All Topics / Help Needed! / Advice needed
A positvely geared property has become a negatively geared property with rising interest rates ,falling rent in a saturated market and repairs. I would like to sell this property but capital gains tax would eat up my profit. Is there any way that I can minimize capital gains tax as I would like to buy a property in another town. I have made many bad financial decisions in the past and am still paying dreadfully for them.
I need investments for super in eight years time.Tro,
1. Are you claiming depreciation benefits on the property? If not, this may assist in returning the property to cash flow positive.
2. You mention repairs – not sure whether they would fall under repairs (for wear and tear and deductible) or of a capital nature for tax purposes. If you keep, a tax depreciation schedule would take this capital works deduction into account or if selling, reduce cost base for CGT.

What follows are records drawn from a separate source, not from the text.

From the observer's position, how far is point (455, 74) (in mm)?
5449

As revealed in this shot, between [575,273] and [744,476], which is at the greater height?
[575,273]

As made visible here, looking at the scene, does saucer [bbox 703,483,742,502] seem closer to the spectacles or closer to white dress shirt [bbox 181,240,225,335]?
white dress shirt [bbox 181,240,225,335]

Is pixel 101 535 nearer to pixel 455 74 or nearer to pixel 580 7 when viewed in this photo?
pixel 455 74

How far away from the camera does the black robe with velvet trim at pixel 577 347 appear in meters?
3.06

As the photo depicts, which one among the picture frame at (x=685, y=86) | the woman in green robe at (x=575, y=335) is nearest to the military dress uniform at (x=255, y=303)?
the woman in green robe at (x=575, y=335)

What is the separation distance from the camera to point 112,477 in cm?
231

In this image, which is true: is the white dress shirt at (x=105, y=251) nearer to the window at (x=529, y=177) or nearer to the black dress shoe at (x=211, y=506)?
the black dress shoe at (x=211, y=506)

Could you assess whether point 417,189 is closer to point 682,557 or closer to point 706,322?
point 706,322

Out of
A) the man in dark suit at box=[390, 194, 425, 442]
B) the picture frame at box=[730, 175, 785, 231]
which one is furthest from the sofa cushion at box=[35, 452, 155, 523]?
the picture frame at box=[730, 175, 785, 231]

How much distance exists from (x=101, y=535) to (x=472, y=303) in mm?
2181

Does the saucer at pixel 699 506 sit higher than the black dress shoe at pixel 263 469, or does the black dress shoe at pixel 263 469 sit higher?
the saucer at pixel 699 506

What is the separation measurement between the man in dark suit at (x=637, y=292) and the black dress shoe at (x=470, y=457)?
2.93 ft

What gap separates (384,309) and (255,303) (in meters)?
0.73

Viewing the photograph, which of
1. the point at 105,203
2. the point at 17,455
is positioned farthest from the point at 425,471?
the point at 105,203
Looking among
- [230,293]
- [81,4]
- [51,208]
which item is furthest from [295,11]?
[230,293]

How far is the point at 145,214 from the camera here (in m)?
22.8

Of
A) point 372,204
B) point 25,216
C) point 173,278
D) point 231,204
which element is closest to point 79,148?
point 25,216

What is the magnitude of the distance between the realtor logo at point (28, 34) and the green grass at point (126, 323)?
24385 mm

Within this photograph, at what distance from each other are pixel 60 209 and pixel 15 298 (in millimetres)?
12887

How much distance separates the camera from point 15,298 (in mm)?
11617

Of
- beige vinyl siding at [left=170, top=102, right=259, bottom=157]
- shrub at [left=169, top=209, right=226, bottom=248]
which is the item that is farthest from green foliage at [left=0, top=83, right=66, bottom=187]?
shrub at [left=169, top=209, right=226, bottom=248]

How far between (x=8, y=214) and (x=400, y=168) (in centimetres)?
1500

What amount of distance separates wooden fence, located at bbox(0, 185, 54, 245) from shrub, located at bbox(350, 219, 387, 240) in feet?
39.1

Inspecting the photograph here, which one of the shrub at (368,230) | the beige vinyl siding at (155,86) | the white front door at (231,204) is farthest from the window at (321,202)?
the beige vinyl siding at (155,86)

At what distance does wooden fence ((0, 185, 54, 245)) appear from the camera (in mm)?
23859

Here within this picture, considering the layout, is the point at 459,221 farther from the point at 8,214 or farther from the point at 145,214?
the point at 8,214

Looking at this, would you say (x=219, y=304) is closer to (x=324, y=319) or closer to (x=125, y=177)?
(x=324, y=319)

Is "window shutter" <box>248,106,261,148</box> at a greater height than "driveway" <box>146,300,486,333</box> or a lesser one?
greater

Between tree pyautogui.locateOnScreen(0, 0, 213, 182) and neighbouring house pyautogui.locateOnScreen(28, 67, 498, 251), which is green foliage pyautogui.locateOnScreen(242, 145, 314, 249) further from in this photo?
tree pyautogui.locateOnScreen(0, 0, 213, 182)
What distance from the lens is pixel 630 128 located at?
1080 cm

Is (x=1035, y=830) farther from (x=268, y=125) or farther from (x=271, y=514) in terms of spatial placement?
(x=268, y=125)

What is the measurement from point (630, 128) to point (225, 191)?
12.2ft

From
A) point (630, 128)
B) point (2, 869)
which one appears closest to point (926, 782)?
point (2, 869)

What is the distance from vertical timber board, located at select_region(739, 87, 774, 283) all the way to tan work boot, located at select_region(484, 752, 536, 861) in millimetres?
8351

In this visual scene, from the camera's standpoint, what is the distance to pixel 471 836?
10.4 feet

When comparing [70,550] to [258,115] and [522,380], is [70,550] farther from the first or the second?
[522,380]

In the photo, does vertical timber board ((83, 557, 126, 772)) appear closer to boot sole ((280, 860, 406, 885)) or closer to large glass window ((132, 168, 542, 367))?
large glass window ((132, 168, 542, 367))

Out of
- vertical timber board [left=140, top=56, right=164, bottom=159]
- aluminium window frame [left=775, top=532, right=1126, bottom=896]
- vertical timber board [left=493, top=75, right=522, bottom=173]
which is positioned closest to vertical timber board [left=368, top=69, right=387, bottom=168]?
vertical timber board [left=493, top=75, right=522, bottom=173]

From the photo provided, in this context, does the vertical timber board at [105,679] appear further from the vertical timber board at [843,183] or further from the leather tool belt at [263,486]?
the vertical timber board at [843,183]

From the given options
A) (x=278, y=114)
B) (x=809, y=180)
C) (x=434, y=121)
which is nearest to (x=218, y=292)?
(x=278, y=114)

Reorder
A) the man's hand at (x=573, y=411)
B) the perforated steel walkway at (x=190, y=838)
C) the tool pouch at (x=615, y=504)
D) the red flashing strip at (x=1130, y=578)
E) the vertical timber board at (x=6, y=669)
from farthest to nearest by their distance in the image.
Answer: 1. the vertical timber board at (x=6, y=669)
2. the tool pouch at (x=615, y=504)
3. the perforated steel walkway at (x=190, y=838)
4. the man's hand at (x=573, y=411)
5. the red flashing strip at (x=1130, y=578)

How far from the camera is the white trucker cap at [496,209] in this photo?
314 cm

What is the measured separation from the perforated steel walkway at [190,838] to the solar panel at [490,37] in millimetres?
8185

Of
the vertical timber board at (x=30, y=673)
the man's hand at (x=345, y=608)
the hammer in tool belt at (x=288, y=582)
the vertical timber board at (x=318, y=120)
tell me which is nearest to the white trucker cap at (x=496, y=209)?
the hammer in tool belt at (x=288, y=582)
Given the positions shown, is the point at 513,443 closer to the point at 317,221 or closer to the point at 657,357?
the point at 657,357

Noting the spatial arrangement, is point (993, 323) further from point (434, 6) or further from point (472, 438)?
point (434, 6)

3. You mean the property is now cash flow negative. Nothing intrinsically wrong with that. Do you need to sell? CG only paid when you sell? Is there anything intrinsically wrong about the property ie location, type etc
4. If you do need/want to sell – acquisiton/disposal costs may reduce cost base for CGT purposes
Tro
Can you not use the increased equity to borrow against to fund the CF+ properties? If it has been a good growth property, be careful about selling if you wish to ‘cash in your chips’ in 8 years. If you can find some CF+ properties, they could balance each other out, and as James said, get QS done to reduce the outflows also.